List every shooting event given in the "Event(s)" entry of the Jayson Valdez profile below.
---- SELECTED EXTRACT
Personal information
- Nationality: Filipino
- Born: September 15, 1995 (age 30)
- Home town: Pasay
- Years active: 2009–

Sport
- Country: Philippines
- Sport: Shooting
- Event(s): 10m air rifle, 50m rifle three positions, 50m rifle prone

Medal record
Southeast Asian Games
| Bronze medal – third place | 2015 Singapore | 10 m air rifle |

= Jayson Valdez =

Filipino sports shooter (born 1995)

Jayson Valdez (born September 15, 1995) is a Filipino sports shooter who has competed in the 2010 Asian Games and the 2018 Asian Games. He also competed at the 2020 Summer Olympics in Tokyo, Japan.

==Education==
Valdez was a student of Malate Catholic School. He also attended Adamson University where he graduated with a degree in customs administration.

==Career==
===Early career===
Valdez started his sports shooting career in 2009 and represented the Philippines in international competitions. He was part of the National Youth Development Program of the Philippine National Shooting Association. His father Julius Valdez, was a sports shooter like himself and a three-time gold medalist at the Southeast Asian Games. The younger Valdez was also coached by his father, who is also the national shooting coach. Initially Jayson took up taekwondo at age 13 and only played sports shooting with his father for leisure purposes only. He was encouraged to pursue a competitive career in shooting by his father, as well as his eventual teammate Tac Padilla, who also ran a shooting clinic.
--------
---- RECORDED DATA
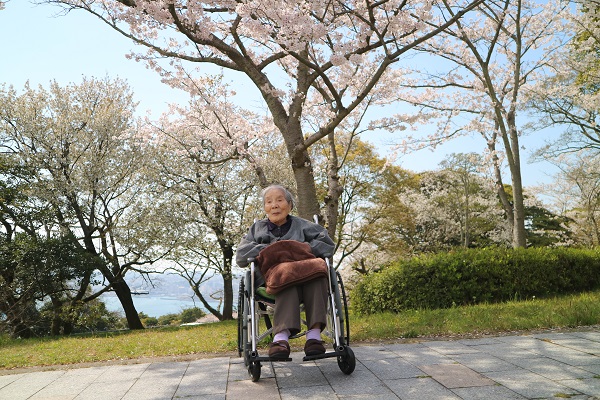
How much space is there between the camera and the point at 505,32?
--------
---- RECORDED DATA
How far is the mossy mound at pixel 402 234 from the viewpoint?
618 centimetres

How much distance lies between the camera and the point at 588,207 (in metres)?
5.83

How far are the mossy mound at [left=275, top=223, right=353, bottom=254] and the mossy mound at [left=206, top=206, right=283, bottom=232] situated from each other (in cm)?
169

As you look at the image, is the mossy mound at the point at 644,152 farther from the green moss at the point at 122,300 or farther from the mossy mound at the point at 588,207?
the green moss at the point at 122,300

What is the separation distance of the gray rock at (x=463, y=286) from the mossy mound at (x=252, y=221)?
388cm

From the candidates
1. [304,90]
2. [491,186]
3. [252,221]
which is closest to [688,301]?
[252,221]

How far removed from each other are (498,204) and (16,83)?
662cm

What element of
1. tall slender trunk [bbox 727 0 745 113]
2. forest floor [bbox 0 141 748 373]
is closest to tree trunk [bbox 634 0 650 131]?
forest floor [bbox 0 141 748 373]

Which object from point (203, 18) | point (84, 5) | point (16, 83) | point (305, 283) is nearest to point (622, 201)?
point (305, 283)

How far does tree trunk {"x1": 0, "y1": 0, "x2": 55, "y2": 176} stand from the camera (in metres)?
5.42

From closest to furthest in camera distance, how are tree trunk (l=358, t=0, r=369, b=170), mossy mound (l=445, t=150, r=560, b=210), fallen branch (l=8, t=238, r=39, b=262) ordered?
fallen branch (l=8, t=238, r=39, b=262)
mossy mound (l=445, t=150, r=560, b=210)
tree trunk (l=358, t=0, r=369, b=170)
--------
---- RECORDED DATA
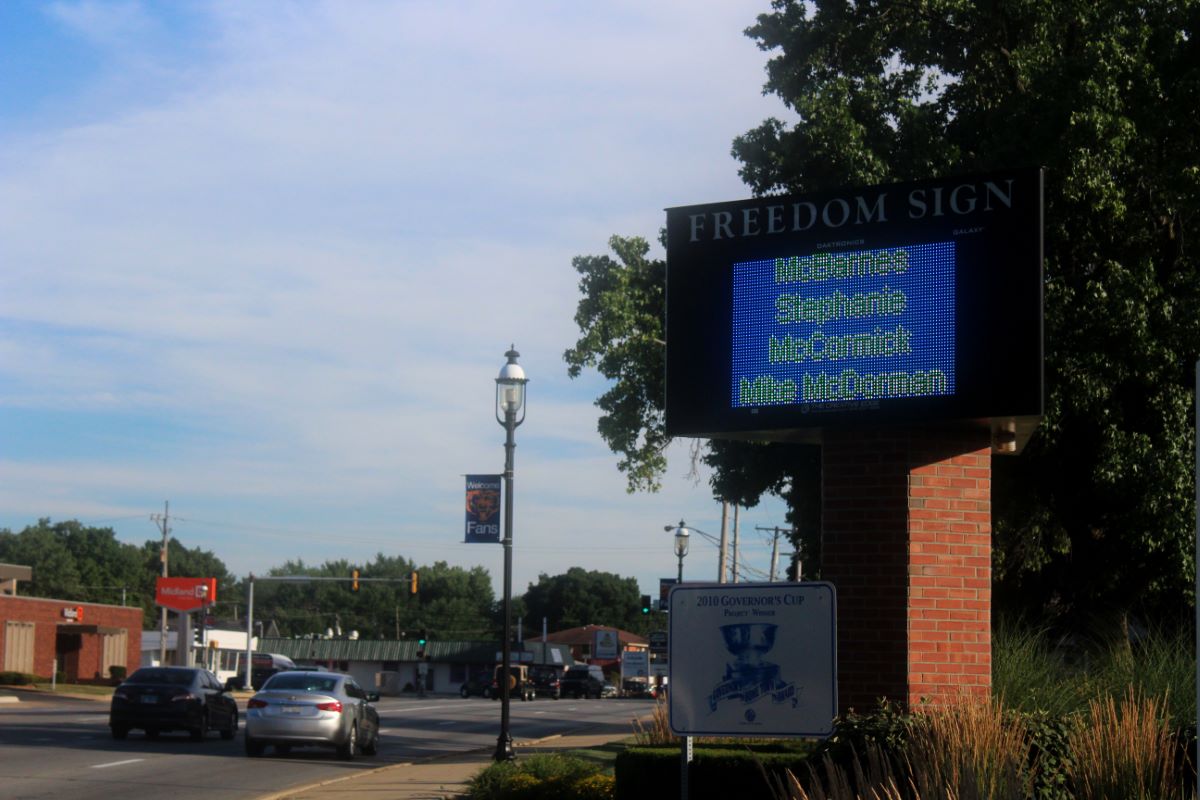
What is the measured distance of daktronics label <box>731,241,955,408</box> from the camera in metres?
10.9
--------
### TASK SOLUTION
10m air rifle
50m rifle three positions
50m rifle prone